The "condition sine qua non" for developing a better scaling of peer-collaborative review is already around us: the preprint initiative. The open and immediate dissemination of scientific information is the first step towards "community wisdom", when peers from all branches of science gain access to the latest research results and the process of evaluating, commenting, correcting, suggesting and, in some cases (which we would normally not expect to happen frequently!), identifying either the misuse or attempted corruption of standard scientific practices. This analysis is what the scientific community and society in general expect to happen in the current practice of publishing scientific information.
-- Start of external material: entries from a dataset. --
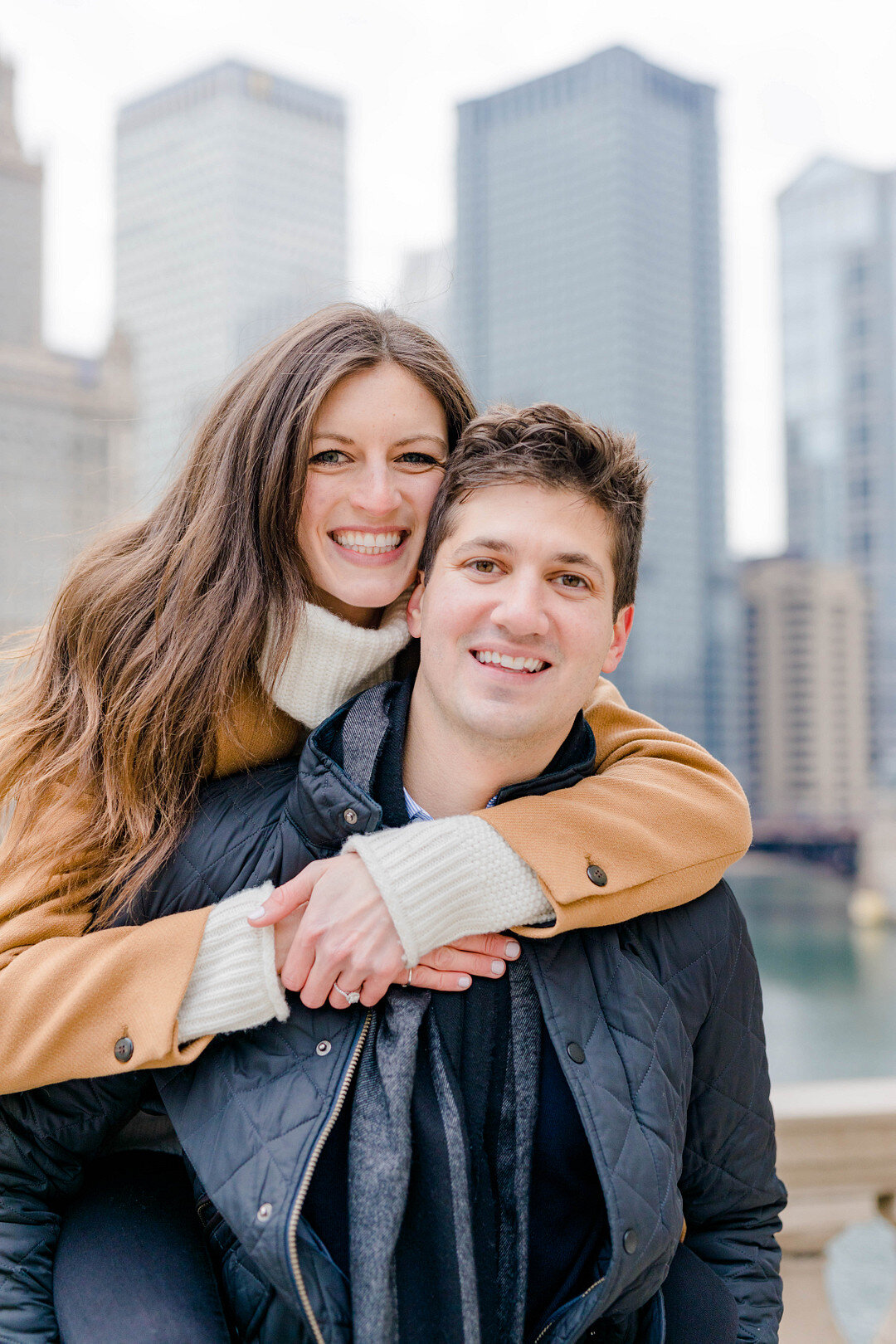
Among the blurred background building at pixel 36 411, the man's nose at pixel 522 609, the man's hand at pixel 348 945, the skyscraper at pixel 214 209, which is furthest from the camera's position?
the skyscraper at pixel 214 209

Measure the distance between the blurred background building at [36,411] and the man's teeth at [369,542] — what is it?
40.4m

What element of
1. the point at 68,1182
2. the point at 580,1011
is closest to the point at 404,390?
the point at 580,1011

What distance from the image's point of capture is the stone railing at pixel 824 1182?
88.0 inches

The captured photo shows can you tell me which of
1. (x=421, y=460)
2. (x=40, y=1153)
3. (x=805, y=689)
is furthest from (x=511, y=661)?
(x=805, y=689)

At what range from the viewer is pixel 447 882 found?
1.46m

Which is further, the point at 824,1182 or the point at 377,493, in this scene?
the point at 824,1182

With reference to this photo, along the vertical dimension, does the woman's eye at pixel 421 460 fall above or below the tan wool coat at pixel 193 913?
above

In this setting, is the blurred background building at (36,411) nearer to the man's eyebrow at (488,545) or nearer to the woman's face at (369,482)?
the woman's face at (369,482)

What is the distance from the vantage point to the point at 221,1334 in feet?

The science in preprint allows immediate access to information that may have a strong impact for decision and policy makers. Furthermore, the preprint process assures the proper recognition of scientists who first explain phenomena and propose new mechanisms, solutions, findings and innovations.
Nonetheless, a brief survey for the keywords "notice of concern", "corrections" and “retractions” in the scientific journals database tell us that the current practice is far from what we imagine would happen on the "not so open" road to publishing scientific articles. Why not transfer this important decision to a multitude of scientists from all fields? Why not collect views and critiques from thousands of individuals from multiple institutions and organizations around the globe? The iterative and critical insight of many skilled, qualified and scattered individuals (exactly what the “scientific community” is in today's world) appears to be much wiser than the biased opinion of 2-3 individuals under the control of the selective view of an editor. Most of the time, conflicts of interest are either partially or never disclosed!
If not already in the final stage of development, a technological platform for this task can be easily implemented by digital innovators because the raw matter to fuel it is right in the corner: the growing body of preprint servers in all scientific fields. Using such a platform, a preprint article could be extensively disseminated through peer networks in the major scientific fields to obtain feedback from readers who are scientists themselves and thus potential voluntary reviewers of the article. At the end of each critical round in the peer network, a new version of this article might be uploaded by the author(s) containing all the suggestions, comments and corrections. This iterative process of critical review is at first glance an endless process, but the authors (or preprint editorial policy) might stipulate a limit for review according to the extent of critiques, comments and suggestions available to improve it. The important point here is the "decentralized" nature of this process: every reader is a potential reviewer of the article, which is permanently open to comments and critiques and continuously prone to new versions as long as it complies with the "good practices of scientific publishing".
If this scenario becomes a reality, we may anticipate one question: are the current scientific journals (and their sometimes-profitable business) doomed to disappear? Well, if they do not adapt to the new environment and challenges, they most likely will!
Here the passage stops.